CMS expected to overturn favorable PRRB decision on therapist compensation. If you've filed an appeal of therapist compensation adjustments, you should prepare for a court battle or perhaps not bother. Why Keep Up the Fight? If the PRRB and the federal court system so uniformly reject application of contractor therapist guidelines to employed therapists' compensation, why does the government keep up the fight? Cahaba "would have to lose in every court or until [CMS] told them to stop before they would quit making the adjustment," Boyd predicts.
That's because the Centers for Medicare & Medicaid Services administrator has reversed decisions favorable to home health agencies in 12 of 14 cases dealing with employee therapists' compensation being limited to salary guidelines for contractor therapists, according to attorney Joel Hamme with Powers Pyles Sutter & Verville in Washington, DC.
Since 1988, the Provider Reimbursement Review Board has ruled in favor of HHAs in all 14 cases, Hamme tells Eli. The PRRB repeatedly rejects CMS' and the intermediaries' arguments that paying employed therapists on a per-visit basis makes them subject to the salary limits for outside, contracted therapists.
But in all but the first two cases, the CMS Administrator has overturned the favorable PRRB decisions. At reversal, many providers decide to drop the appeal because they don't have the resources for a court battle or because the reimbursement amount at issue is too small to make litigation feasible.
Sure thing: However, agencies that pursue appeals in federal court come out the winner every single time, says Hamme, who currently is handling three separate cases regarding this issue. One appeals court and three federal district courts have ruled in providers' favor on this issue, and CMS settled in one case, Hamme relates. "No court has ruled in favor of the secretary," he stresses.
VNA Healthcare Inc. in Centralia, IL, soon is likely to have to make the decision of whether to pursue a federal court appeal. The PRRB decided in favor of the VNA's appeal in a May 13 decision (2005-D37).
Regional home health intermediary Cahaba GBA disallowed more than $80,000 in therapist compensation in the VNA's cost report year ending in April 1998 by applying the contractor guidelines to employed therapists' compensation, according to the decision.
"The decision will be overturned," predicts cost report consultant Tom Boyd with Rohnert Park, CA-based Boyd & Nicholas. "And I assume that the VNA is going on to the courts or why bother with the appeal?" The $80,000 at issue is likely a strong enough incentive to proceed with a further appeal, Hamme agrees.
CMS is keeping its options open by requiring the intermediaries to continue litigating cases on this topic, Hamme suspects. "One benefit of such an approach for the agency is that cases with relatively low dollar amounts do not get appealed by providers to court when the administrator reverses them," he points out. "There have been a fair number of such cases."
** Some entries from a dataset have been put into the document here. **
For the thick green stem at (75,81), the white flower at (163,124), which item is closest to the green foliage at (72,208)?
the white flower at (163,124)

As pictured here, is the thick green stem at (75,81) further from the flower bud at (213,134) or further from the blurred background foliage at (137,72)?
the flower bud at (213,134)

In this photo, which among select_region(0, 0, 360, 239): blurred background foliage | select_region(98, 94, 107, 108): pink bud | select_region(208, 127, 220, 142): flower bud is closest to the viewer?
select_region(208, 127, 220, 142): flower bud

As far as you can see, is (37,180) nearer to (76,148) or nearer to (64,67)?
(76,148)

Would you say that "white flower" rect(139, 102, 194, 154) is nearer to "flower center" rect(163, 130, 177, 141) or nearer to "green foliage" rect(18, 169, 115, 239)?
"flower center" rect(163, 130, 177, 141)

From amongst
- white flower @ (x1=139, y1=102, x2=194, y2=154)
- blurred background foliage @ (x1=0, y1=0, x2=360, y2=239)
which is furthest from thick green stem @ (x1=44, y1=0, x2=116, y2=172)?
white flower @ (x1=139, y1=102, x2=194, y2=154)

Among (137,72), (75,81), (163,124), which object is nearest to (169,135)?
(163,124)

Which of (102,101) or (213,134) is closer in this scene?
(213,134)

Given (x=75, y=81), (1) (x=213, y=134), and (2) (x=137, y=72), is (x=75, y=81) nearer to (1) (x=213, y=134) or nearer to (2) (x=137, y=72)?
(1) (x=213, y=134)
But CMS and the RHHIs recognize that they are fighting an uphill battle on these disallowances, and they have thrown in some extra ammunition in this latest case. In addition to the usual argument, Cahaba maintains that the VNA's therapist compensation was unreasonable and substantially out of line under the prudent buyer concept because it exceeded the outside contractor salary limits.
That argument "would raise the question of the exception request to the guidelines," Boyd notes. "I think none of the parties want to go there."
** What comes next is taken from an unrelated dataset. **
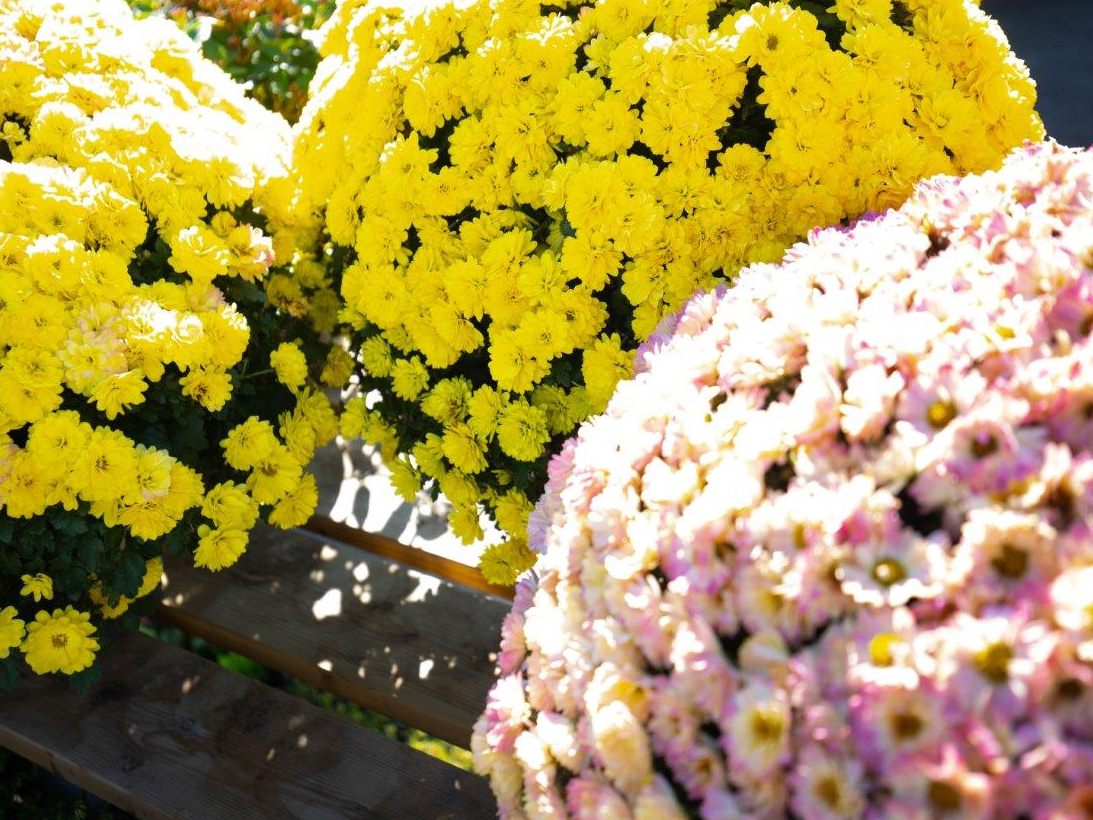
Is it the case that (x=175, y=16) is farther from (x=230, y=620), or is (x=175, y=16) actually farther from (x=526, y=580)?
(x=526, y=580)

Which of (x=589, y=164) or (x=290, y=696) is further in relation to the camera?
(x=290, y=696)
"They are now essentially arguing that the guidelines are also a proxy for reasonable cost and prudent buyer requirements, which have different statutory underpinnings than the guidelines," Hamme says.
"The PRRB ... has refused to buy this argument, saying in essence that the guidelines are not a reasonable cost analysis."
Cahaba also points out that the VNA's therapist compensation exceeded levels reported in the 1998 Hospital & Healthcare Compensation Service salary survey. HCS conducts salary surveys in conjunction with the National Association for Home Care & Hospice.
"The Board finds this analysis troubling," the PRRB says in its decision. Among other problems, the HCS survey Cahaba used to support its prudent buyer analysis is "seriously flawed" because it lacks detail, includes responses from only 30 therapists, contains data that didn't come from Medicare cost reports or other auditable documents, and contains data that isn't verifiable, the PRRB blasts.
The rejection of HCS surveys might have repercussions for owner and administrator compensation as well, experts note.
VNA Healthcare was purchased in 1999 and has become part of Alton, IL-based VNA-TIP. But VNA-TIP is unaffected by the decision because the case addresses a time period before the purchase, VNA-TIP CEO and president Gary Liebscher tells Eli.